Silvio Berlusconi bat le rappel des troupes. A moins de trois semaines d'importantes élections régionales et quelques jours après la libération tragique de la journaliste Giuliana Sgrena, le chef du gouvernement italien a annoncé mardi soir le retrait progressif du contingent de 3300 hommes basé depuis juin 2003 à Nassiriyah, dans le sud du pays: «Dès septembre, nous commencerons à réduire progressivement le nombre de nos soldats […] car notre opinion publique le demande.» Bien que l'éventualité d'un désengagement ait été discutée depuis plusieurs semaines dans les couloirs, l'annonce faite devant les caméras d'une émission de télévision de la Rai a créé une véritable surprise.

Quelques minutes plus tôt, la majorité de droite avait en effet affronté les critiques de l'opposition à la Chambre des députés pour voter la prolongation de la mission en Irak pour six mois, c'est-à-dire jusqu'à fin septembre. Devant les parlementaires, le gouvernement s'est bien gardé de laisser filtrer la moindre ouverture, laissant à Silvio Berlusconi, en bon stratège en communication, le soin de s'adresser directement à l'opinion publique à travers le petit écran.

Au cours de son intervention télévisée, le président du Conseil qui, au passage a annoncé qu'il sera de nouveau le candidat de la droite aux prochaines élections législatives de 2006, a tenu à préciser: «Le retrait de nos troupes dépendra de la capacité du gouvernement irakien à se doter de structures de sécurité acceptables.» Il n'empêche. L'annonce d'un retrait progressif constitue bel et bien un tournant.
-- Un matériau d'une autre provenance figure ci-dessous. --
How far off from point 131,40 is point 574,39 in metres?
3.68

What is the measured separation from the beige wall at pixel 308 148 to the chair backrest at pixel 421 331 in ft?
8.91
Jusqu'à présent et malgré une opinion publique largement opposée à la présence de troupes italiennes en Irak, le gouvernement de Silvio Berlusconi avait affiché un soutien indéfectible à George Bush.

«Il est encore prématuré de parler de stratégie de sortie», avait ainsi indiqué le Cavaliere fin février en marge du sommet de l'OTAN. Dans un entretien publié mardi matin, le ministre des Affaires étrangères, Gianfranco Fini, était même catégorique: «Nous n'avons aucune raison de retirer les troupes italiennes d'Irak.»

Mais la libération de Giuliana Sgrena qui, le 4 mars dernier, a coûté la vie à l'agent des services secrets Nicola Calipari tué par des «tirs amis» américains, semble avoir incité Silvio Berlusconi à franchir le Rubicon. En Italie, personne ne veut croire que l'annonce du retrait progressif des troupes soit une forme de réponse aux Moujahidin sans frontières, les ravisseurs de Giuliana Sgrena qui avaient exigé le départ des soldats transalpins. En revanche, l'effet produit par l'affaire dans de l'opinion publique italienne a sans aucun doute fait réfléchir le patron de Forza Italia.

Les récents sondages indiquent en effet que 70% des Italiens souhaitent le rappel des troupes et la majorité de droite redoute que ce sentiment n'influe sur l'issue des prochaines élections. L'annonce du retrait progressif du contingent italien en Irak – le quatrième en nombre après celui des Etats-Unis, de la Grande-Bretagne et de la Corée du Sud – semble avoir pris de court tant Londres que Washington. «J'ai confiance dans le fait que toute décision que les Italiens prendront au sujet de leurs forces sera totalement coordonnée, de manière à ne pas mettre en danger la mission» de la coalition dirigée par les Etats-Unis en Irak, a tenté de minimiser hier la secrétaire d'Etat américaine Condoleezza Rice.

Du côté de Tony Blair, l'irritation semble le disputer à la surprise. Car dans son intervention, Silvio Berlusconi ne s'est privé d'impliquer directement le premier ministre britannique avec lequel il se serait entretenu au cours du dernier week-end: «J'ai parlé (du retrait) avec Tony Blair et c'est l'opinion publique de nos pays qui attend cette décision.» Ces propos ont contraint le premier ministre à faire une mise au point devant la Chambre des communes en expliquant qu'aucune date précise n'a été fixée pour un éventuel retrait d'Irak. «Avec Tony Blair, il n'y a eu aucun malentendu», a réagi hier après-midi Berlusconi qui a également reçu un coup de téléphone de George Bush. «Berlusconi m'a assuré qu'il n'y avait pas de changement de sa politique» a souligné le chef de la Maison-Blanche. Mais du côté de la présidence du Conseil, hier soir, on persistait: «Silvio Berlusconi a réitéré le souhait de pouvoir commencer au plus tôt, si possible en septembre, un retrait progressif et graduel du contingent militaire italien en Irak.»